Disney's FY20 Q3 Earnings (8/4/20)

UNCgolf

Well-Known Member
Like Art History?

I don't know of any schools where art history is part of the required curriculum for all students.

Doesn't mean they don't exist, though.

Personally, I think requiring statistics would be more valuable than any other math class (or really anything else at all). Far too many people don't understand statistics at all and are thus very easily misled, misinformed, etc. about a wide variety of issues.
 

DVCakaCarlF

Well-Known Member
With respect, this isn't a clear description of how depreciation is used in business accounting. Modern accrual accounting requires a matching of expenses and revenues within the period - and depreciation is a necessary component of that. Depreciation allows you to spread out the cost of an asset over its useful life so that the revenue earned in a given period with that fixed asset can match a small portion of the asset's initial expense. It's not categorized as a loss, as you describe above. It's an adjustment.

The word has been used by non-accounting folk to categorize the drop in the resale value of the asset....and while the textbook definition of depreciation fits for lay people needing to refer to the devaluing of their car, or whatnot - businesses use depreciation differently for the purpose I outlined above.
“Non accounting folk” - let me get my “cones of dunshire” game board and hat out.
 

UNCgolf

Well-Known Member
I have an accounting degree from Winthrop, and I had to sit through that ****.

🤣

Was art history itself specifically required, though?

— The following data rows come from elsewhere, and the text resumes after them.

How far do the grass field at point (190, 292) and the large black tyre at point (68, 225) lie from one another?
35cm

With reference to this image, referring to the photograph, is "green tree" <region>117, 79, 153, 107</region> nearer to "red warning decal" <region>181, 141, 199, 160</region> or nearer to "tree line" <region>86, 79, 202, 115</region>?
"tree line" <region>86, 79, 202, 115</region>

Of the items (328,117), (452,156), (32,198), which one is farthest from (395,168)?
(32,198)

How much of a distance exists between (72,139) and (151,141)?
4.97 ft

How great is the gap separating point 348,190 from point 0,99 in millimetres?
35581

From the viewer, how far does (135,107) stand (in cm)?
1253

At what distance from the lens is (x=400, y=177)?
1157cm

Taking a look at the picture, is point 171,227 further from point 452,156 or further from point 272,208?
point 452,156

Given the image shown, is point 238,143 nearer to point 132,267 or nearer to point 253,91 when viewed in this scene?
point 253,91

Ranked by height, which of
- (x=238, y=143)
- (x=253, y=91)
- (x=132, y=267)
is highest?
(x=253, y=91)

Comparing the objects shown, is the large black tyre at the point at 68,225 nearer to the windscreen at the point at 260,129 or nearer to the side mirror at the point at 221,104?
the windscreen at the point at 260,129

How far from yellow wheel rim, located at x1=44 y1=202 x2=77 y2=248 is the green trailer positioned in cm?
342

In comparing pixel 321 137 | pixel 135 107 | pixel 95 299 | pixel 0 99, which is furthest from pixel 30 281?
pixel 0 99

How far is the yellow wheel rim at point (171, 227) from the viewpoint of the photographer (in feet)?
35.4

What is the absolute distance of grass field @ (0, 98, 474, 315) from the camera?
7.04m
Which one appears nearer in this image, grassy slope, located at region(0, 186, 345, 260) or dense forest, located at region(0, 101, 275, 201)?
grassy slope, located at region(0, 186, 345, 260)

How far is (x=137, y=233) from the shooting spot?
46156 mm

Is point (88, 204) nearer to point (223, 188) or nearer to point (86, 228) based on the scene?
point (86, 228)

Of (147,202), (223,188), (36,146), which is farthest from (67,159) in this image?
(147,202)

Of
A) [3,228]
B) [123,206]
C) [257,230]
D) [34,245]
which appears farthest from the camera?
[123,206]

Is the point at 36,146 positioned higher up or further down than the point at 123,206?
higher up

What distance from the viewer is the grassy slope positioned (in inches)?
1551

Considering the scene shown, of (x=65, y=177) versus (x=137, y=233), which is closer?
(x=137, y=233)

My guess is there was some general humanities type requirement and that was just the course you took to fulfill it based on your schedule or whatever, but maybe not!

My undergrad degree at UNC was in history, but we were still required to take a math class as part of the general curriculum.
 

ParentsOf4

Well-Known Member
This is cap from the report. Unless I am reading this incorrectly the $5 billion impairment is being reported as income.
The line immediately before the image you posted reads:

"The following table reconciles reported diluted EPS from continuing operations to diluted EPS excluding certain items affecting comparability for the third quarter:"​

The table is a reconciliation to explain how Disney got to this statement:

"Excluding certain items affecting comparability, diluted EPS for the quarter decreased 94% to $0.08 from $1.34 in the prior-year quarter."​

As a reconciliation, the numbers get reversed.

Disney is trying to present in the best light possible that their day-to-day business operations (i.e. their segments) did well, all things considered:

Segment Operating Income.jpg


Disney's "continuing operations" (which includes all segments that have not been discontinued) lost a great deal.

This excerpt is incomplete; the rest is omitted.